— begin Document —

I welcome the reality-check speech by the hon. Member for South Dorset (Richard Drax), and it is important that we pause and carry out a reality check regarding policing budgets in our constituencies and how that affects us. Let me say at the outset that I miss the voice of the former Member for Wythenshawe and Sale East. It was in debates such as this that he really made his mark because he knew the subject so well. His expertise was honed in Northern Ireland when dealing with policing and police infrastructure there, and we miss his wisdom in these debates.

Northern Ireland’s policing is going through a significant change. Our Chief Constable has announced that he intends to step down in September this year after five years of service, which means that we have to open up a new policing competition. No doubt many current deputy chief constables and police chief constables across England, Scotland and Wales will look at the opportunity offered by the job of Chief Constable of the Police Service of Northern Ireland. Our last three Chief Constables were brought in from services on the mainland, and the position offers a significant opportunity that needs to be strongly considered.

— end Document —

◆ What the task requires: Continue the parliamentary speech on policing budgets and Northern Ireland policing from the point at which it stops.

— begin Record set —

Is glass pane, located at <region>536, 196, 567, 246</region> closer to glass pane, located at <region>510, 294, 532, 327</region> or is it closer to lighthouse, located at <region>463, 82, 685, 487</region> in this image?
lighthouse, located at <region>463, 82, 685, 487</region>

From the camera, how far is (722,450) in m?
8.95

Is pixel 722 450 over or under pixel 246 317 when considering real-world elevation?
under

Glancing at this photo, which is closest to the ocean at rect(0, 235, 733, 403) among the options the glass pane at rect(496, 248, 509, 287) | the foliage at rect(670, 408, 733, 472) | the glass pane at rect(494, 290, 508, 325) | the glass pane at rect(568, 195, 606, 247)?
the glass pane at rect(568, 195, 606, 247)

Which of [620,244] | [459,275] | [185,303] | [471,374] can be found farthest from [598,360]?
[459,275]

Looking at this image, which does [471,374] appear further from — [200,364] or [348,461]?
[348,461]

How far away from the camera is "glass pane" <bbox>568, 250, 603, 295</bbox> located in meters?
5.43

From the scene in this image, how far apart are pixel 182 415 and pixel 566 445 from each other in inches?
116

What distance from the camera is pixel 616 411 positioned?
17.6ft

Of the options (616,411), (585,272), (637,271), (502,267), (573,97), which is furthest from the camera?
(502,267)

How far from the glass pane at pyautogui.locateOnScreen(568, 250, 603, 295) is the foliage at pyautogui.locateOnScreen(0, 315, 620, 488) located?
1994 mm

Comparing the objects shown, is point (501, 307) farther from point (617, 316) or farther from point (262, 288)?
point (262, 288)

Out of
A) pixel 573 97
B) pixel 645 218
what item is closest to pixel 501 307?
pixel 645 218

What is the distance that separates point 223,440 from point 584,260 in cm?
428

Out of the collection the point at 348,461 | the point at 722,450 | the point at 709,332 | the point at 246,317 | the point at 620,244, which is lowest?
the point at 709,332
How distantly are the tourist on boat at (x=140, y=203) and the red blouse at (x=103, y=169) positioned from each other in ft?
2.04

— end Record set —

◆ Answer to the task:
I pay tribute to the service of Matt Baggott and what he brought to policing. He was Mr Community Police Chief Constable, and he brought important principles of community policing into our service and on to the books and activities of our police officers, and we should pay tribute to that. I also pay tribute to our Deputy Chief Constable, Judith Gillespie, who has announced her retirement in the spring this year after 32 years of service. She became the highest-ranking female police officer ever to serve in Northern Ireland, which is a huge credit to her and the service she has given. Indeed, she did not take what could have been a lucrative severance package a few years ago, because she wanted to serve her community instead. That in itself should be marked and paid tribute to.

I want to bring key issues of national significance to the attention of the Minister. The National Crime Agency, under the management of Keith Bristow, is a very important development that we support, and I am glad that the House supports it too. What concerns me gravely is that it is being prevented from having operational power in Northern Ireland, because insufficient pressure has been applied by the Minister, or by his team, on the Northern Ireland Executive to sort this matter out. While there is a significant willingness by Unionist parties and the Alliance party to sort it out, they are being checkmated by the nationalist and republican agenda—indeed, it is those people who benefit from the fact that the NCA is not operational in Northern Ireland. They benefit because some of the people they previously ran with—serious and organised criminals—have a free run as the NCA has not been extended to Northern Ireland. Smuggling, prostitution, cross-border crime are not being ignored, but they are not being given the complete, full and proper attention that the NCA could give.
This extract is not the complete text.